A l’initiative des parlementaires du Groupe communiste, républicain et citoyen du Sénat, une commission d’enquête portant sur l’évasion des capitaux et des actifs hors de France et ses incidences fiscales vient d’être mise en place.

Une commission bienvenue dans le contexte politique actuel et qui appelle quelques observations.

Arbre et forêt

« Le code général des impôts, ce n’est pas compliqué. Tu as l’arbre du principe et tu as la forêt des exceptions ! » Au-delà de la formule, ce qui inspire, complexifie et opacifie notre droit a donné naissance à l’un des sports les plus pratiqués dans notre pays : l’évasion fiscale.

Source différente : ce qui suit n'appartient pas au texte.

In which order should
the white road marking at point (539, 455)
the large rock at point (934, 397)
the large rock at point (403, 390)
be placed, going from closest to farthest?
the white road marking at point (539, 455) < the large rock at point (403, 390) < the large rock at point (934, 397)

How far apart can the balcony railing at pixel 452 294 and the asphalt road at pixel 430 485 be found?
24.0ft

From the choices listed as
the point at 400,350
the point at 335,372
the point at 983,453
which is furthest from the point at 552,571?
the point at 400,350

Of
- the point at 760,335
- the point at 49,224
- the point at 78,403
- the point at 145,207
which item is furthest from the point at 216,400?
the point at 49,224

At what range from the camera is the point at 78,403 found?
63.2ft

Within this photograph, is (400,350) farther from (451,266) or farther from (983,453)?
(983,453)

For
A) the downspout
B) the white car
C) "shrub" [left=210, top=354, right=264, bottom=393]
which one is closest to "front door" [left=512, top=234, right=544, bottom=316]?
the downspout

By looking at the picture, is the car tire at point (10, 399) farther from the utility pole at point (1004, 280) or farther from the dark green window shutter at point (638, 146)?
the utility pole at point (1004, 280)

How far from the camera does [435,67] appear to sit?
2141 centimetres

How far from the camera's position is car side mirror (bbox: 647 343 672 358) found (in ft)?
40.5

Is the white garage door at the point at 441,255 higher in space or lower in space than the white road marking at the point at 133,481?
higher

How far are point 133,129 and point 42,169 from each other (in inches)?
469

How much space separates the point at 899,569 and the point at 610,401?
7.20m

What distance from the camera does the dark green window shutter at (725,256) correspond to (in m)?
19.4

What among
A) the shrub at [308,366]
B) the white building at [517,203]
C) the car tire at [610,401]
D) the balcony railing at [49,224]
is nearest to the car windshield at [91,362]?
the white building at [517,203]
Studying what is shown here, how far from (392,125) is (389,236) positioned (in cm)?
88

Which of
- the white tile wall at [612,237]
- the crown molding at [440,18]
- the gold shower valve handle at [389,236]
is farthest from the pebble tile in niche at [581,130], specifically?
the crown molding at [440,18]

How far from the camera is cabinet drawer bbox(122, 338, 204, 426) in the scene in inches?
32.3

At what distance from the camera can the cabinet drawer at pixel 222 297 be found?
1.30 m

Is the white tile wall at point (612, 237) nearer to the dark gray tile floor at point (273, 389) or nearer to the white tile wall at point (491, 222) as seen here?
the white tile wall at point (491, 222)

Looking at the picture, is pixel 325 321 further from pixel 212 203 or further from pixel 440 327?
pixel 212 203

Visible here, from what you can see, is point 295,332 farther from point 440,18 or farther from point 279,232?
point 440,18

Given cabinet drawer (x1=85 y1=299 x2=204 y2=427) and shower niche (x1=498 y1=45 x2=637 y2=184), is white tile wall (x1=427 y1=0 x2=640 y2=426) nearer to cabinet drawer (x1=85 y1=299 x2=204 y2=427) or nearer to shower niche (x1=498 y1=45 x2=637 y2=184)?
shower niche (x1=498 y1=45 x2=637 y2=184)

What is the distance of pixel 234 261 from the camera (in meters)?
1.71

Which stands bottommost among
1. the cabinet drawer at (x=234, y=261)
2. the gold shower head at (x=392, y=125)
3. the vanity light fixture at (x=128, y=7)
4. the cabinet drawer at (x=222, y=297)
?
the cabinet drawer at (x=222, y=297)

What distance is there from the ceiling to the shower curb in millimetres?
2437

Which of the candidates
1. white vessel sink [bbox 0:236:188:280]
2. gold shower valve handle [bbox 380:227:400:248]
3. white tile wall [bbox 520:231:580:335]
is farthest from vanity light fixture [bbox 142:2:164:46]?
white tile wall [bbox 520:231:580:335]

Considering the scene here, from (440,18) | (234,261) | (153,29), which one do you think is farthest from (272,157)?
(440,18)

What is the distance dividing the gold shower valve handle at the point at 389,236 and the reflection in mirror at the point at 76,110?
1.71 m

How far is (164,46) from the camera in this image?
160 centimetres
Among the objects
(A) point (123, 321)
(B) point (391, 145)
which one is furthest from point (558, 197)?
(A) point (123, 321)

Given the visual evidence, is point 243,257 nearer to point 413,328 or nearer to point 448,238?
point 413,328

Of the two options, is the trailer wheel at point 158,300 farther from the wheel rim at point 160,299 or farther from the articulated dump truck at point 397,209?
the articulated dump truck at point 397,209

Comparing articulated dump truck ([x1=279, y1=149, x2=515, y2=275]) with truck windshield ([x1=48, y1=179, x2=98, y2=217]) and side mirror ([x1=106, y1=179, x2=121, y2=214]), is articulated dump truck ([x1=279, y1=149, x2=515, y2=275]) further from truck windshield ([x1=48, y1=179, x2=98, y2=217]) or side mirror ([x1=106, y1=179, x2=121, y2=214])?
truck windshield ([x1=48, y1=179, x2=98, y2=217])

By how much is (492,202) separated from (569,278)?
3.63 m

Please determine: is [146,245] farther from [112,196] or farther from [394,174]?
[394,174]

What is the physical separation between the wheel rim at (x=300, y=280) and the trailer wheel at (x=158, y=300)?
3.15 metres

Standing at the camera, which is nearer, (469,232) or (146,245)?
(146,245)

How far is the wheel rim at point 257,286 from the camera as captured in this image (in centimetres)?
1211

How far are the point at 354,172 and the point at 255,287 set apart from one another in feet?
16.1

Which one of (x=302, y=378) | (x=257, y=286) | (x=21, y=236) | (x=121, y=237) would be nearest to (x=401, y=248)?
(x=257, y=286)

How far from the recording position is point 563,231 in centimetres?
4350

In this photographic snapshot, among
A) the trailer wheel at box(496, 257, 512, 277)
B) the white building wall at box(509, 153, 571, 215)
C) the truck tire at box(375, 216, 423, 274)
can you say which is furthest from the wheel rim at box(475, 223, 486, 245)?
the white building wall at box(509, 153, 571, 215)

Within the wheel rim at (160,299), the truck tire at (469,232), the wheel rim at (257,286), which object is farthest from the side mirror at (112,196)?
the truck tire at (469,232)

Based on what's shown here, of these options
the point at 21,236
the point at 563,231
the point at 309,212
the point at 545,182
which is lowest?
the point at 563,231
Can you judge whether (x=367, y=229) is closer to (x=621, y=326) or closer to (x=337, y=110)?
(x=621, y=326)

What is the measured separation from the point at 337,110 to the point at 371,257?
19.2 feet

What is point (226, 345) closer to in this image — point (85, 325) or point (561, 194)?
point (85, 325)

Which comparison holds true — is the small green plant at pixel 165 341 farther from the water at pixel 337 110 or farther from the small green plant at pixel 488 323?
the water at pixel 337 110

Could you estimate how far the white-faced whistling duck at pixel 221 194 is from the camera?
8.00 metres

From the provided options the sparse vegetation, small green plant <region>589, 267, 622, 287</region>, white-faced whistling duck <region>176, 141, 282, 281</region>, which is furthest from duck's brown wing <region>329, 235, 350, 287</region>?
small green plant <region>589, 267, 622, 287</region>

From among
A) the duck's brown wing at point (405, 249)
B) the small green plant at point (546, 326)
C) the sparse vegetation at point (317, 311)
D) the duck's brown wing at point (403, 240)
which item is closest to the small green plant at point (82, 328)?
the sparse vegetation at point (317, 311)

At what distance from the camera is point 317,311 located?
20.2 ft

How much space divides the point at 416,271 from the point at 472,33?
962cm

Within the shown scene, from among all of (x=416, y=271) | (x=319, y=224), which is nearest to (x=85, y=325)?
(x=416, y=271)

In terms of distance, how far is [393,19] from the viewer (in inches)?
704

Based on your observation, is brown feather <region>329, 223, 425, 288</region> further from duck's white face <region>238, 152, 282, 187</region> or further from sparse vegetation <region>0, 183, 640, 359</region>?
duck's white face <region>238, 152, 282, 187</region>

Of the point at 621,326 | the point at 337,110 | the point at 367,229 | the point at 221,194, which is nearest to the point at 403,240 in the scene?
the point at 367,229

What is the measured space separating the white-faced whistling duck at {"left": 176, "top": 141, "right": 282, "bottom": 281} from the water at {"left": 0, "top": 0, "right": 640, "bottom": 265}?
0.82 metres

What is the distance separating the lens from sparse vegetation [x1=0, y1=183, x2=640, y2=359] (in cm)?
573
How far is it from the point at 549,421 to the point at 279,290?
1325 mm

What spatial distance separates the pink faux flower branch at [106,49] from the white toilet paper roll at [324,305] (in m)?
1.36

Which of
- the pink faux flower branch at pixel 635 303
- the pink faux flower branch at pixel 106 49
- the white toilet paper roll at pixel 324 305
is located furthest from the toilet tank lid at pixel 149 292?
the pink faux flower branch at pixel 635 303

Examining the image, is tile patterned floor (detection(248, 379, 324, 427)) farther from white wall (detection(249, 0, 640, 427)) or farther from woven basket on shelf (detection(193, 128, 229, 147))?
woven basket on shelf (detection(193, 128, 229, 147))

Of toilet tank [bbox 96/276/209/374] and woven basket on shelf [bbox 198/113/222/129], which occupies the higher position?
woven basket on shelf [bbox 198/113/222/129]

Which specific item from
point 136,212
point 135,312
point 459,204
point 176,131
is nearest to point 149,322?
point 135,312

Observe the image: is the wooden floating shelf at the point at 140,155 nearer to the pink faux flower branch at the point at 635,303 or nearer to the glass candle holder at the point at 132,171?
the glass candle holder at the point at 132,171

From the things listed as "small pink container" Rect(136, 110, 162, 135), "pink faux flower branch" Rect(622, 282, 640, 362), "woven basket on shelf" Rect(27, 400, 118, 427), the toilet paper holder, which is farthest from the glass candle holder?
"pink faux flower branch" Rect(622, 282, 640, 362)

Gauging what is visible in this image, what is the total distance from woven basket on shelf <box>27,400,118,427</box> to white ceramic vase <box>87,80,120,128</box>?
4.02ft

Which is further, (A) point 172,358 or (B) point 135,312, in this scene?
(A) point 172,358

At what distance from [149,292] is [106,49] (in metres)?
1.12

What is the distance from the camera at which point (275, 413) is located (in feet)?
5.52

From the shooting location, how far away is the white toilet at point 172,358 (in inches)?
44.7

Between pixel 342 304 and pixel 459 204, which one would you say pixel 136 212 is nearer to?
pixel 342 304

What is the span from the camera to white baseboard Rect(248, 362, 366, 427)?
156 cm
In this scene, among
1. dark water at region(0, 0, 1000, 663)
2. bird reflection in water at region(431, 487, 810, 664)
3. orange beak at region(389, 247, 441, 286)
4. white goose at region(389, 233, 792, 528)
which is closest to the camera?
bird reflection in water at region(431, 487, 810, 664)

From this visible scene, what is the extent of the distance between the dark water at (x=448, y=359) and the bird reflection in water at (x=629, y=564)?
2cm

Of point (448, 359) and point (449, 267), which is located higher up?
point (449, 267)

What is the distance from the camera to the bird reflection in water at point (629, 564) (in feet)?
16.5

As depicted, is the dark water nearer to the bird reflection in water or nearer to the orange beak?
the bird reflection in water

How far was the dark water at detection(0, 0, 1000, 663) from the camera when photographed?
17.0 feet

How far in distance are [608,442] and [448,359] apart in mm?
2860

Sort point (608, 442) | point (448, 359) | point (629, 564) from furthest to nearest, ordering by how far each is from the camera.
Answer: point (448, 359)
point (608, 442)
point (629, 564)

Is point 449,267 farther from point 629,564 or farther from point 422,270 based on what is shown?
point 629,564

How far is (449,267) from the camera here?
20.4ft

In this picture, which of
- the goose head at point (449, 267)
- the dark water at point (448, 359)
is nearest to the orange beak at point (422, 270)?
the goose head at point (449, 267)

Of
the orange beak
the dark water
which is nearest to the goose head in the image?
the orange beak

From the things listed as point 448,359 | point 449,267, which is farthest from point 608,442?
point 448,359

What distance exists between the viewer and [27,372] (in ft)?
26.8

Et force est de constater que le débat politique et fiscal, que droite et PS ont longtemps voulu focaliser sur la question de la dépense publique, a pris évidemment un tour nouveau depuis qu’il est clairement apparu que les mesures dérogatoires  au droit commun finissaient par tant peser sur le niveau des recettes fiscales, qu’il fallait voir dans leur surabondance une cause essentielle du déficit public.

Chacun doit en effet désormais garder à l’esprit que l’accumulation de lois de finances, de textes à portée ou visée économique  assorties de baisses d’impôts, de réductions de cotisations  sociales patronales est telle que ces moins-values  de recettes fiscales contribuent, aussi sûrement que la situation économique générale, aux déficits publics qu’on tente aujourd’hui de faire solder par le monde du travail, les familles modestes, les assurés sociaux…

Les rapports de la Cour des comptes, ceux du Conseil des prélèvements obligatoires sont sans appel : 178 milliards d’euros sont ainsi consacrés, chaque année, à alléger la contribution des entreprises au financement du budget de l’État comme à celui de la Sécurité sociale.

C’est là une somme supérieure au déficit cumulé des deux structures publiques.

Nous avons une législation fiscale et un système de prélèvements obligatoires que l’on peut, sans risque, qualifier de structurellement  déficitaire ce qui rend d’autant plus insupportable toute politique ou toute proposition politique, d’où qu’elle vienne, qui entend réduire ce déficit en agissant sur le levier de la dépense publique directe.

Deux exemples suffisent à qualifier les choses.

L’impôt progressif sur le revenu rapporte, compte tenu de tous les modes d’alimentation des recettes (application du barème, récupération de droits non acquittés, application des retenues à la source et dispositifs particuliers d’imposition), environ 58 milliards d’euros. Les mesures correctrices et dérogatoires ont un coût budgétaire supérieur à 40 milliards d’euros (pour ce qui est chiffré).

L’impôt sur les sociétés devrait rapporter en 2012 44,6 milliards d’euros.  Les mesures  correctrices  et dérogatoires le concernant coûtent aujourd’hui pas moins de 106 milliards d’euros.

Poser comme principe que nous procédions à une approche critique de l’ensemble des dispositifs en vigueur constitue d’ores et déjà une des missions que peut s’assigner la commission d’enquête créée à l’initiative des parlementaires communistes du Sénat.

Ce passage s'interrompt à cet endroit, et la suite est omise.